CHALLENGE:
Could you write out every row below word for word, leaving the pictures out?

(Spatial relationship records)
════════════════

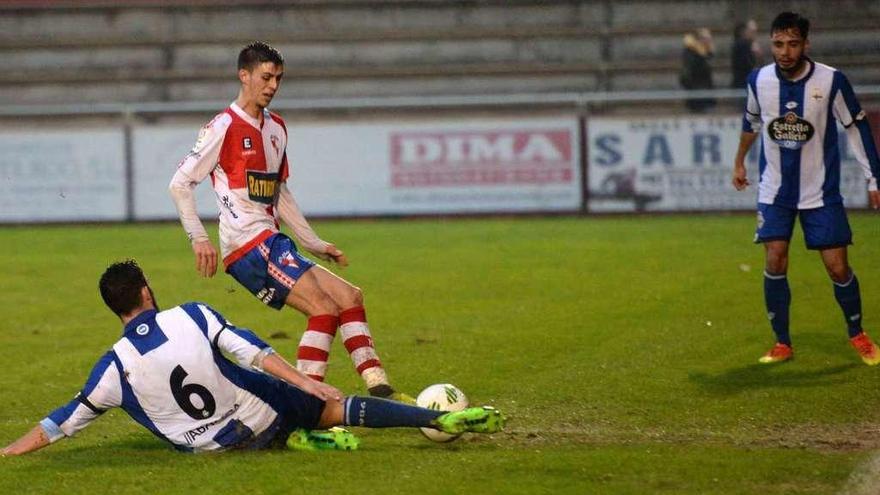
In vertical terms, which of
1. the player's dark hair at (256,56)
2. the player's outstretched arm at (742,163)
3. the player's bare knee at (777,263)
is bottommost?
the player's bare knee at (777,263)

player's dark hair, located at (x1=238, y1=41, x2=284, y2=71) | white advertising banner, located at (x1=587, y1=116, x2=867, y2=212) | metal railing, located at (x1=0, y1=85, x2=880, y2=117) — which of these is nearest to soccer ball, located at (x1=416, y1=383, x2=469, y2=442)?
player's dark hair, located at (x1=238, y1=41, x2=284, y2=71)

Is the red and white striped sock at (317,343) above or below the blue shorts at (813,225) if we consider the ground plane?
below

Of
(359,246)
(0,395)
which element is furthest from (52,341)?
(359,246)

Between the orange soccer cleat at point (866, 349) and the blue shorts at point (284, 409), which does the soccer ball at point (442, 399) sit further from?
the orange soccer cleat at point (866, 349)

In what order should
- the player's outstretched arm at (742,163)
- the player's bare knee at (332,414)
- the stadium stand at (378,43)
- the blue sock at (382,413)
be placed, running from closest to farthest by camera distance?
the blue sock at (382,413) < the player's bare knee at (332,414) < the player's outstretched arm at (742,163) < the stadium stand at (378,43)

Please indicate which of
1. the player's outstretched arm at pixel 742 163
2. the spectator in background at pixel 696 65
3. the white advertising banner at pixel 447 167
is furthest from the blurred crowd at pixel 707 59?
the player's outstretched arm at pixel 742 163

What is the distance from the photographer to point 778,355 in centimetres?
988

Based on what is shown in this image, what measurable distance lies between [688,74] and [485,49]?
5.61 meters

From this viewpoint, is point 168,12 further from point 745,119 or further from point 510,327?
point 745,119

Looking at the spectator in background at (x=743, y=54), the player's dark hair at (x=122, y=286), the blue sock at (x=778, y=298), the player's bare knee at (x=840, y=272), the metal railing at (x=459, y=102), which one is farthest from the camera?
the spectator in background at (x=743, y=54)

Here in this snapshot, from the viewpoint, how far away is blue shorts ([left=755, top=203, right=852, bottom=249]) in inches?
378

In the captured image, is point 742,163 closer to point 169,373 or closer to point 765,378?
point 765,378

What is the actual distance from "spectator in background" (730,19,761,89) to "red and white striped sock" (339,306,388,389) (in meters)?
16.6

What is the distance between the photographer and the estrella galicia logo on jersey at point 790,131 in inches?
379
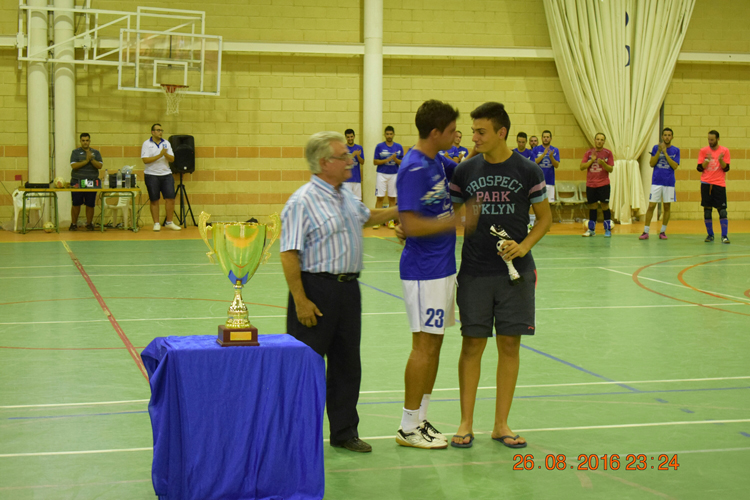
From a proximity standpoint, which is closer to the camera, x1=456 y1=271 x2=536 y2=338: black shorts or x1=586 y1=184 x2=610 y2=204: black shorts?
x1=456 y1=271 x2=536 y2=338: black shorts

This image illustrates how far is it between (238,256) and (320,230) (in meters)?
0.51

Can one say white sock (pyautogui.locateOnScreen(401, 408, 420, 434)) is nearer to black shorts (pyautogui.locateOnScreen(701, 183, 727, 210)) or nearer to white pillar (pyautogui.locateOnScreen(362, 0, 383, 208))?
black shorts (pyautogui.locateOnScreen(701, 183, 727, 210))

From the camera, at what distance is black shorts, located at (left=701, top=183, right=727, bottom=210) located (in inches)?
593

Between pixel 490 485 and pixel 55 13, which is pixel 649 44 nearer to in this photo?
pixel 55 13

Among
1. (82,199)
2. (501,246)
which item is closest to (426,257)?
(501,246)

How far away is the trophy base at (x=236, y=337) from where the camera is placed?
3.51m

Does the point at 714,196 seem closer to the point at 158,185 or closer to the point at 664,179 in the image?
the point at 664,179

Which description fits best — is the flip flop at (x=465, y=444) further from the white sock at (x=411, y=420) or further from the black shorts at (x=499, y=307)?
the black shorts at (x=499, y=307)

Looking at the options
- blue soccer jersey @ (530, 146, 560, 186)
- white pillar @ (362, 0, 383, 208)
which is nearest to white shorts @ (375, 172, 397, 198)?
white pillar @ (362, 0, 383, 208)

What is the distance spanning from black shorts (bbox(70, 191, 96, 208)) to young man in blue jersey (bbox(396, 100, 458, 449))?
15218 millimetres

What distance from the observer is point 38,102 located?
59.8 ft

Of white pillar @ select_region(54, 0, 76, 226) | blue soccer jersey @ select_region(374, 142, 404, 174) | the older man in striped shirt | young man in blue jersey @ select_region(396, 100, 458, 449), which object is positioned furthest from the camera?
blue soccer jersey @ select_region(374, 142, 404, 174)
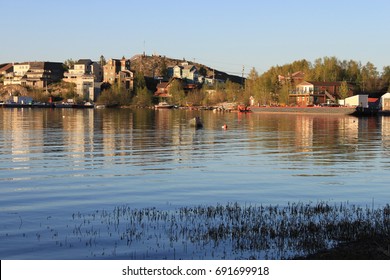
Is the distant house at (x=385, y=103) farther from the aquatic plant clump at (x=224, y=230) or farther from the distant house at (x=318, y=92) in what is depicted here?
the aquatic plant clump at (x=224, y=230)

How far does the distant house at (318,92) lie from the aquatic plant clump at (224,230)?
162 meters

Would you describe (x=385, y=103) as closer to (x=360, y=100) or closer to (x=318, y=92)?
(x=360, y=100)

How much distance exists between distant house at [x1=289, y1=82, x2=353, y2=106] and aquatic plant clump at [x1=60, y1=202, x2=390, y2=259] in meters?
162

════════════════

CORRECT ANSWER:
In vertical terms, which of
1. the player's dark hair at (256,56)
2. the player's outstretched arm at (742,163)
3. the player's bare knee at (777,263)
is bottommost?
the player's bare knee at (777,263)

player's dark hair, located at (x1=238, y1=41, x2=284, y2=71) | white advertising banner, located at (x1=587, y1=116, x2=867, y2=212) | metal railing, located at (x1=0, y1=85, x2=880, y2=117) — which of these is nearest to soccer ball, located at (x1=416, y1=383, x2=469, y2=442)?
player's dark hair, located at (x1=238, y1=41, x2=284, y2=71)

Is the red and white striped sock at (317,343) above or below the blue shorts at (813,225) if we consider the ground plane?
below

Of
(359,246)
(0,395)
which element is furthest from (52,341)?
(359,246)

Between the orange soccer cleat at point (866, 349) and the blue shorts at point (284, 409), which does the soccer ball at point (442, 399) sit further from?
the orange soccer cleat at point (866, 349)

In what order should
- the player's outstretched arm at (742,163)
- the player's bare knee at (332,414)
- the stadium stand at (378,43)
- the blue sock at (382,413)
be placed, running from closest to farthest by camera distance?
the blue sock at (382,413) < the player's bare knee at (332,414) < the player's outstretched arm at (742,163) < the stadium stand at (378,43)

Please indicate which of
1. the player's outstretched arm at pixel 742 163
2. the spectator in background at pixel 696 65
3. the white advertising banner at pixel 447 167
is furthest from the blurred crowd at pixel 707 59?
the player's outstretched arm at pixel 742 163

What is the distance from the photographer to point 778,355 in centimetres?
988

Based on what is shown in this image, what measurable distance lies between [688,74] and [485,49]?
5.61 meters

From this viewpoint, is point 168,12 further from point 745,119 or further from point 510,327?
point 745,119

Looking at the spectator in background at (x=743, y=54), the player's dark hair at (x=122, y=286), the blue sock at (x=778, y=298), the player's bare knee at (x=840, y=272), the metal railing at (x=459, y=102), which one is farthest from the camera?
the spectator in background at (x=743, y=54)

Here in this snapshot, from the viewpoint, how far away is blue shorts ([left=755, top=203, right=852, bottom=249]) in inches?
378

In the captured image, is point 742,163 closer to point 169,373 or closer to point 765,378?
point 765,378

What is the actual distance from "spectator in background" (730,19,761,89) to "red and white striped sock" (339,306,388,389) (in meters)?
16.6

What is the distance between the photographer and the estrella galicia logo on jersey at point 790,131 in inches?
379
From a proximity standpoint, which is closer to the camera, x1=456 y1=271 x2=536 y2=338: black shorts or x1=586 y1=184 x2=610 y2=204: black shorts?
x1=456 y1=271 x2=536 y2=338: black shorts

This image illustrates how far is it between (238,256) and (320,230) (in meters)?
0.51

Can one say white sock (pyautogui.locateOnScreen(401, 408, 420, 434)) is nearer to black shorts (pyautogui.locateOnScreen(701, 183, 727, 210)) or nearer to white pillar (pyautogui.locateOnScreen(362, 0, 383, 208))?
black shorts (pyautogui.locateOnScreen(701, 183, 727, 210))

From the camera, at what distance is black shorts, located at (left=701, top=183, right=727, bottom=210) located (in inches)?
593

Between pixel 490 485 and pixel 55 13, which is pixel 649 44 nearer to in this photo?
pixel 55 13

Among
1. (82,199)
2. (501,246)
which item is closest to (426,257)?
(501,246)

How far away is the trophy base at (x=236, y=337) from where the camera is placed?
3.51m

Does the point at 714,196 seem closer to the point at 158,185 or closer to the point at 664,179 in the image?
the point at 664,179

Which description fits best — is the flip flop at (x=465, y=444) further from the white sock at (x=411, y=420) or further from the black shorts at (x=499, y=307)?
the black shorts at (x=499, y=307)

Looking at the options
- blue soccer jersey @ (530, 146, 560, 186)
- white pillar @ (362, 0, 383, 208)
which is nearest to white shorts @ (375, 172, 397, 198)?
white pillar @ (362, 0, 383, 208)

What is the distance spanning from black shorts (bbox(70, 191, 96, 208)) to young man in blue jersey (bbox(396, 100, 458, 449))?
15218 millimetres

What distance from the observer is point 38,102 located?
59.8 ft

Of white pillar @ select_region(54, 0, 76, 226) | blue soccer jersey @ select_region(374, 142, 404, 174) | the older man in striped shirt | young man in blue jersey @ select_region(396, 100, 458, 449), which object is positioned furthest from the camera?
blue soccer jersey @ select_region(374, 142, 404, 174)
Is the distant house at (x=385, y=103) farther from the aquatic plant clump at (x=224, y=230) or farther from the distant house at (x=318, y=92) in what is depicted here?
the aquatic plant clump at (x=224, y=230)

How far does the distant house at (318,92) lie from the aquatic plant clump at (224,230)?
162 meters

Would you describe (x=385, y=103) as closer to (x=360, y=100) or closer to (x=318, y=92)?
(x=360, y=100)

How much distance exists between distant house at [x1=289, y1=82, x2=353, y2=106] and aquatic plant clump at [x1=60, y1=202, x2=390, y2=259] in meters?
162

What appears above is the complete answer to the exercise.